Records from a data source
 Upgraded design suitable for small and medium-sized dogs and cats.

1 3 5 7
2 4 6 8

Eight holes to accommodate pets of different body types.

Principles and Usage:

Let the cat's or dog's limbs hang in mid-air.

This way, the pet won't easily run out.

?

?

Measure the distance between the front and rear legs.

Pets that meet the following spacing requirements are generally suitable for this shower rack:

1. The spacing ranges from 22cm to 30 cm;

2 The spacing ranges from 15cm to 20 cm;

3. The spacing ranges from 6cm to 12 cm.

ABOUT THIS EXERCISE: From the entries above, copy every line containing the word "suitable".

WRITTEN SOLUTION:
 Upgraded design suitable for small and medium-sized dogs and cats.
Pets that meet the following spacing requirements are generally suitable for this shower rack:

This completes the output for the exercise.